Стало ясно: что бы он ни сказал, все будет не так: «неискреннее покаяние», «вынужден признать», «разоблаченный в двурушничестве» — обязательно как-то его сформулируют.
— ...Я не умею формально говорить. И на что вам мое формальное признание в ошибках?
А именно это требовалось от него. Ничего больше. Для этого и приехали «сам Симонов» и Первенцев. Пусть формально, но дело надо было закрыть. Пусть сочтут его признание недостаточным, неважно, меры приняты, можно доложить.
— ...Я буду говорить так, как я думаю, только тогда можно полностью понять, что собой представляет человек.
То, что он волновался, было правильно, это могло понравиться собранию, но откровенность, искренность, это настораживало, это могло завести слишком далеко. Говорить то, что думаешь, — этого никогда не требовалось, надо говорить то, что положено.
— Я начну с последних событий. В газете было сказано о том, что я скрыл мое истинное отношение к постановлению Центрального Комитета и не сделал никаких выводов из указаний партии. Я не скрывал моего отношения. Я написал в 1946 году товарищу Сталину, что не могу согласиться с критикой всех моих работ, не все они таковы.
Теперь он читал ровно, спокойно, без всякого выражения, бесцветным голосом. Волосы его были расчесаны на безукоризненный пробор. Чинность его и холодок можно было принять за высокомерие.
— В моем заявлении с просьбой восстановить меня в Союз я написал, что во многом ошибался, делал оплошности, но я не согласен с тем, что я не советский писатель и никогда им не был. Это было основное обвинение и в докладе — именно о том, что я не советский писатель.
И опять повторил четко: «Не могу согласиться!»
— Зачем подчеркивать несогласие? — прошептал кто-то рядом. — Не стóит.
— Все прошлые семь лет у меня было подавленное состояние и я главным образом занимался переводами с финского. Было выпущено несколько книг, помимо того, я закончил книгу, начатую еще до постановления, — о ленинградских партизанах...
Он перечислил рассказы, фельетоны и то, как в последний год начал работать для журналов. Происходил процесс возвращения, медленно, с трудом он оправлялся от того удара.
— Мне казалось, что я крепче и здоровее, а после семи лет, когда несколько ослабели мои нервные вожжи, я проболел несколько месяцев и ощущал чрезвычайную трудность физическую.
Кочетов усмехнулся, переглянулся с Первенцевым, это запомнилось потому, что потом имело место продолжение.
— ...Все же некоторые рассказы и фельетоны мои были не плохи. По одному моему рассказу, как вам известно, был изменен режим продажи водки. Стало быть, не так уж оторваны были мои вещи от жизни, стало быть, я учитывал и принял все указания партии, какой должна быть литература.

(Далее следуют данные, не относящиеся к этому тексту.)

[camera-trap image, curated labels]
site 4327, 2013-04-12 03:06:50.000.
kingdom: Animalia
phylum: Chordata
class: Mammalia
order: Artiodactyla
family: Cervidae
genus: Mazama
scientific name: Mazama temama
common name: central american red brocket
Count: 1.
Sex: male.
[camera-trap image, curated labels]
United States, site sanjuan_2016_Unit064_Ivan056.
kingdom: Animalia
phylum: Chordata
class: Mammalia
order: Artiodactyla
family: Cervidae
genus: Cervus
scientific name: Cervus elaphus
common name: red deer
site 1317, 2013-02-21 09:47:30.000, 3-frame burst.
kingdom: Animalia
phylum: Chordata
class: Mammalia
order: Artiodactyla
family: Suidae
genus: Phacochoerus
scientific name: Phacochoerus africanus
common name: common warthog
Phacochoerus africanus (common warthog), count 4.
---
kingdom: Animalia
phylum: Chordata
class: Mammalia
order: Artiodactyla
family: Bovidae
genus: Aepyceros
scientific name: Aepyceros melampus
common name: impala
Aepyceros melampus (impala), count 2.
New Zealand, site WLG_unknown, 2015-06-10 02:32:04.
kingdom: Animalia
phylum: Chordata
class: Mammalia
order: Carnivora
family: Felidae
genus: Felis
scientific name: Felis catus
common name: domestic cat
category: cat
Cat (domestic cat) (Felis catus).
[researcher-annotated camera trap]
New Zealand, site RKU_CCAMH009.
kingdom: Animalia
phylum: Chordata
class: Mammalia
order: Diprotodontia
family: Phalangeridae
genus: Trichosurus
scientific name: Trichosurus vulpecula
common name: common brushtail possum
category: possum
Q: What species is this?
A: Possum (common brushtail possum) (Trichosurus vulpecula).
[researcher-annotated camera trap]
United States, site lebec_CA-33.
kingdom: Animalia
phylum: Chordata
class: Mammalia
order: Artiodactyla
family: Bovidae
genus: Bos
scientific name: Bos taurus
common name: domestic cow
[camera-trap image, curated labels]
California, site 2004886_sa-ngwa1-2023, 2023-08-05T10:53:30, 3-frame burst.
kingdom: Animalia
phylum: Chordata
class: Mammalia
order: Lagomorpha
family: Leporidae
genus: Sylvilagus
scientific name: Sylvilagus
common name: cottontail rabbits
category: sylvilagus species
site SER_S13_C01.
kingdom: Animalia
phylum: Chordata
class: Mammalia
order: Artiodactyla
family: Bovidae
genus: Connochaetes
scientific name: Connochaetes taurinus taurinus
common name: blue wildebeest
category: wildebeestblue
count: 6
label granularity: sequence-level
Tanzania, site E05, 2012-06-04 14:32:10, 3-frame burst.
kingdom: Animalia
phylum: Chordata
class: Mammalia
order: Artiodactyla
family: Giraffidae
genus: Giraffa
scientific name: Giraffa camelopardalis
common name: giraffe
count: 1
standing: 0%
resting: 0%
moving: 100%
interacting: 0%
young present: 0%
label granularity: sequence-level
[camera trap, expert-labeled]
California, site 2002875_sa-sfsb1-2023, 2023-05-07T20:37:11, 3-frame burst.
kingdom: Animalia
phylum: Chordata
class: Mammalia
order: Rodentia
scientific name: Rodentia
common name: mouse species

Во всех кабинетах еще висели портреты Сталина, еще носили его имя заводы, колхозы, улицы и проспекты, на первомайской демонстрации несли изображения Ленина и Сталина. Никому и в голову не приходило, что можно как-то покуситься не то что на постановление, даже на доклад Жданова, ибо он был Соратником, ибо доклад был одобрен, положен в основу...
— Да, было немало вещей у меня в прошлом и аполитичных, и безыдейных — это так. Отчасти это была дань давнему времени — двадцатым годам. Я ведь начал работать в двадцать первом году, мой рассказ «Аристократка» был напечатан в двадцать третьем году, тридцать с лишком лет назад. Грех некоторой аполитичности, который, несомненно, в какой-то степени присутствовал, — это существенно. Но сейчас, повторяю, этого нет... Сказано было еще, что я скрыл свое отношение к постановлению. В злополучный вечер с англичанами, о котором идет речь, даже слова не было сказано о постановлении. Речь шла только о докладе Жданова. Именно этот вопрос задали английские студенты: «Ваше личное отношение к докладу Жданова?» На любой вопрос я готовился ответить шуткой. Но в докладе, где было сказано, что я подонок, хулиган, где было сказано, что я не советский писатель, что с двадцатых годов я глумился над советскими людьми, — я не мог ответить шуткой на этот вопрос. Я ответил серьезно, так, как думаю.
Голос его окреп, поднялся. Последние слова прозвучали пугающе. Тишина стала звенящей, словно всем перехватило дыхание.
Зощенко взял листок и раздельно прочитал свой ответ английским студентам, ответ, точность которого, как он сказал, можно сверить по стенограмме.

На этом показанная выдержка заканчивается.